I have an application where multiple ranks are accessing a single GPU. Each rank launches a kernel on the same GPU. Each kernel launch performs a type of string comparison, each Cuda blocks compares two strings. In a typical problem I am performing several millions of such comparisons so the number of blocks is equal to the number of comparisons. I just noticed that when I fix the number of Cuda blocks to about 100,000 and do multiple iterations of the kernel to complete all the string comparisons I get much better performance (10x faster). I can’t seem to figure out the reason. Can anyone please shed some light on this?

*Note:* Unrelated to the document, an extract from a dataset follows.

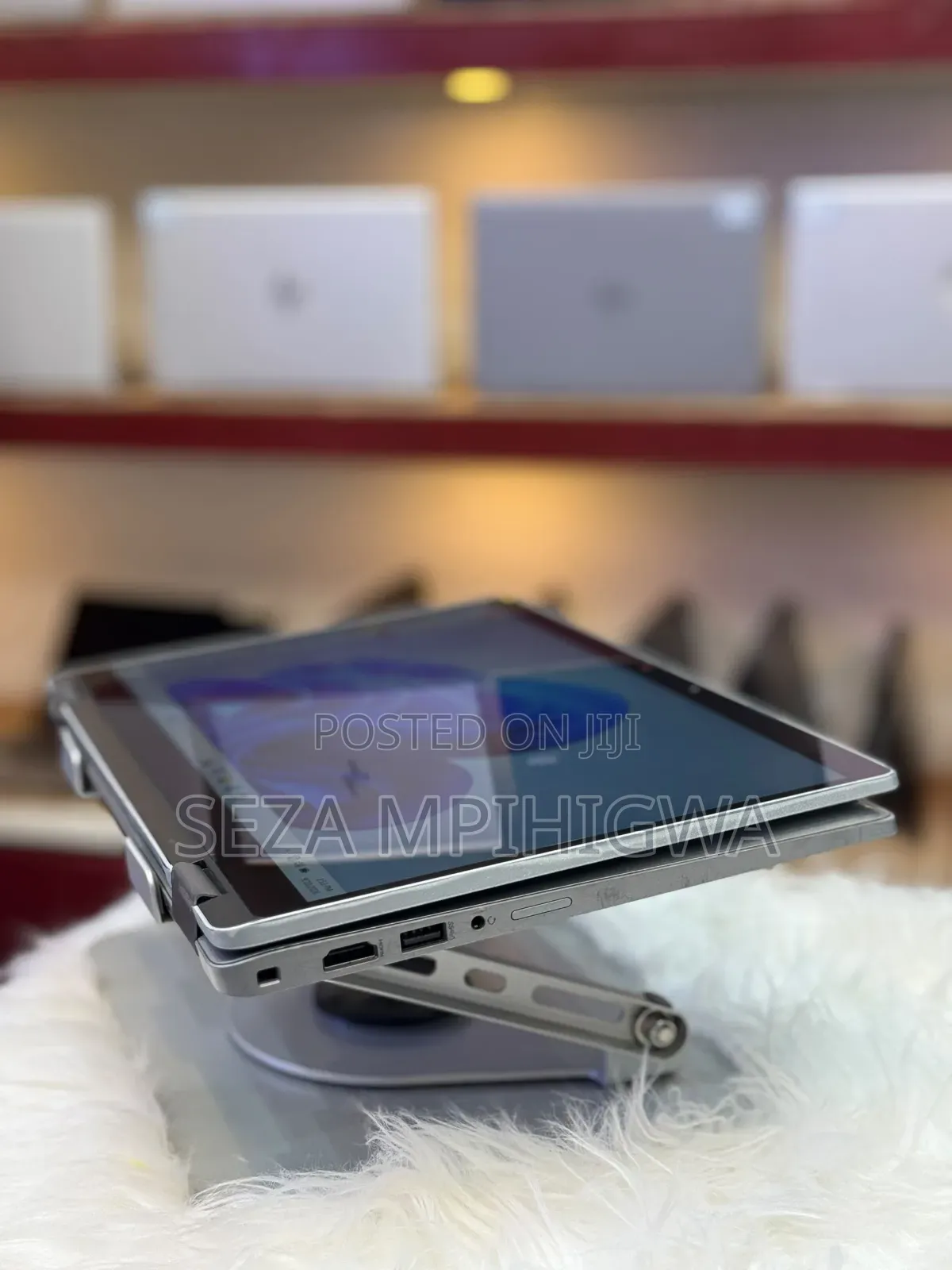 Laptop Dell Latitude 5320 16GB Intel Core i5 SSD 512GB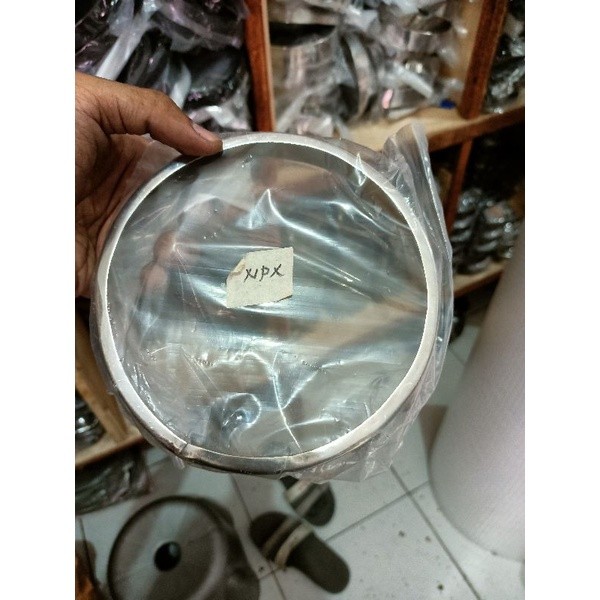 ring lampu vespa npx embos vespa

Scheduling blocks on a GPU is an operation that takes time - there is a block scheduling overhead. Scheduling may not occur instantly after an individual block has finished on a multiprocessor. The scheduler may wait for enough idle multiprocessors before springing into action.
When the blocks have vastly different amount of runtime to complete their jobs (e.g. due to much different string lengths), there could be some multiprocessors sitting idle until the block scheduler activates again and provides more blocks to execute.
By introducing an amount of iterations per block you are effectively causing the block run times to converge as the runtime of individual iterations is getting averaged out. The individual blocks are going to take about the same amount of execution time. Hence the time span that individual multiprocessors may sit idle will be very short (compared to block execution times). The hardware will be utilized better on average.
Some experiments to try:
Have you tried to launch a No-Op kernel with a lot of blocks? Does it have significant runtime still?
Do run times improve if you force all those string lengths to be identical?
Have you queried the nvidia profiler for detailed stats on hardware utilization?